Wednesday, July 6, 2011

When fear creeps in..

This week 1 of the women I know from chemo passed away and another woman who has been fighting
the same amount of time as I is in hospice. It seems like it wasn't that long ago, I was talking with them and they were both doing well. I say to myself, how can that be? Is that how it is going to be for me, here feeling great for now, and then just 1 day, I get sick and it is over. How can that be?? HOW CAN THAT BE!!? I am so sad about this. I just want to scream..  Am I fooling myself, am I in denial about what is probably inevitable?? I must stay strong for my family, I must.  May God give me the strength I need to to survive this damn disease.
Rest in Peace Barbara, I am praying for your family. Judy, I hope your last few days here are peaceful. I know there is a painless beautiful place waiting for you in heaven.  GOD BLESS!!!!!!!

1 comment:

  1. Lori, there is no explanation for what happens. My mother was diagnosed over 20 years ago with a positive lymph node. She did tamoxifen for ten years, then had to stop when she got a pulmonary embolus. A friend of hers was diagnosed the same time with no positive lymph nodes - a very good prognosis.

    Turn the page to two years later and my mum's friend died from her breast cancer. My mum, now over 20 years later and at age 85, is still alive and kicking - and working!

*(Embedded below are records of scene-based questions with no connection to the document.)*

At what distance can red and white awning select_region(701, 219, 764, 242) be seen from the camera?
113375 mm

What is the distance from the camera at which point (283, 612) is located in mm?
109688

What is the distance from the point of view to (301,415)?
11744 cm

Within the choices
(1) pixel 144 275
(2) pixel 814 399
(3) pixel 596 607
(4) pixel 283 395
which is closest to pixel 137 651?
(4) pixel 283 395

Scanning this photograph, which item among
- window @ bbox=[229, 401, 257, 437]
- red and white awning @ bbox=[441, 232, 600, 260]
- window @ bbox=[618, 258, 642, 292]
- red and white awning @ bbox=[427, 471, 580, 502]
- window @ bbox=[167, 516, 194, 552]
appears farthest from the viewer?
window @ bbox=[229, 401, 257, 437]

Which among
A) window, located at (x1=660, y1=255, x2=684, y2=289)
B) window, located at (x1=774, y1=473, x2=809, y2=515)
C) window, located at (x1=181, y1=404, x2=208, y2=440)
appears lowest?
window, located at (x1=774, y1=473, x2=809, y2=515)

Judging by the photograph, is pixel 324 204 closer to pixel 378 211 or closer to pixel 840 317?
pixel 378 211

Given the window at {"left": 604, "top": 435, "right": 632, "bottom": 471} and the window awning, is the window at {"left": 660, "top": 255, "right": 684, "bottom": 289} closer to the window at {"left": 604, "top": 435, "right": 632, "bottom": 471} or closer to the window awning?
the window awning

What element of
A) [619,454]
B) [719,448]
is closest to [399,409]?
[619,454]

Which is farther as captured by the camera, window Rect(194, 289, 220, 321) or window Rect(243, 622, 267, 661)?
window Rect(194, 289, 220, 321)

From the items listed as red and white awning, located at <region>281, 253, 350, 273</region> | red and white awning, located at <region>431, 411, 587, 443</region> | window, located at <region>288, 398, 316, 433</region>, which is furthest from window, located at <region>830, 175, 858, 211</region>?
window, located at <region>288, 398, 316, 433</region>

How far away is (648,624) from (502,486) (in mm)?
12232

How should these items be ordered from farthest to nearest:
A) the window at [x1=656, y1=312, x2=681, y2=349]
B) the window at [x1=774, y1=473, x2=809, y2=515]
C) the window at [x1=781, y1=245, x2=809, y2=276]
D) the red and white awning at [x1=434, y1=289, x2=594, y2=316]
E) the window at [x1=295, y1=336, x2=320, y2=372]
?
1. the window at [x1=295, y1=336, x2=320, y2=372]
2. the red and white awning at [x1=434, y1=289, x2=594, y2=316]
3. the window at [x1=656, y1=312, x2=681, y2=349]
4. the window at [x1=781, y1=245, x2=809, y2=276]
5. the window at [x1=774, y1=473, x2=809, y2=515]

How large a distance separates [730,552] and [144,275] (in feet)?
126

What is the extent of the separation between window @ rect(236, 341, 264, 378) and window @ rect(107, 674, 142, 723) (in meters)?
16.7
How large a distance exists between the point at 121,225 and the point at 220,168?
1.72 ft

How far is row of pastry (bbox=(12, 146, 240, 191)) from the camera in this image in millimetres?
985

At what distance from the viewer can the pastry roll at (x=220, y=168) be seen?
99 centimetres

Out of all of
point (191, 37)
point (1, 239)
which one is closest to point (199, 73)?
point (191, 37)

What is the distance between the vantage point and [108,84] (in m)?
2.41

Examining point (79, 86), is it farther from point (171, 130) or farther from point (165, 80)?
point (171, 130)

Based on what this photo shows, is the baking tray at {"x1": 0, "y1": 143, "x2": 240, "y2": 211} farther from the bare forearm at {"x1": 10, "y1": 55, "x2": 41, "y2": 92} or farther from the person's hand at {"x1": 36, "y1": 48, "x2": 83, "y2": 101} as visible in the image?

    There is no reasoning with God. He knows exactly what each one of us needs and what will happen to us (Psalm 139 - my favorite). You have a purpose to fulfill - whether it's with work, with Ron, or with Rocco - only God knows. Live that life and do everything you can. He knows what will happen to each of us. Your time is not nearly here. You have much to do - maybe even with someone like me, up here in Massachusetts. Look at your father in law - Rocky's 93 and still kicking! Now if only Rick would get a life...

    Even tho I don't know you personally (I so hope to meet you some day!), you have affected my life so deeply. I truly love you and pray for you nearly every day. Keep fighting the fight - for all of us!!!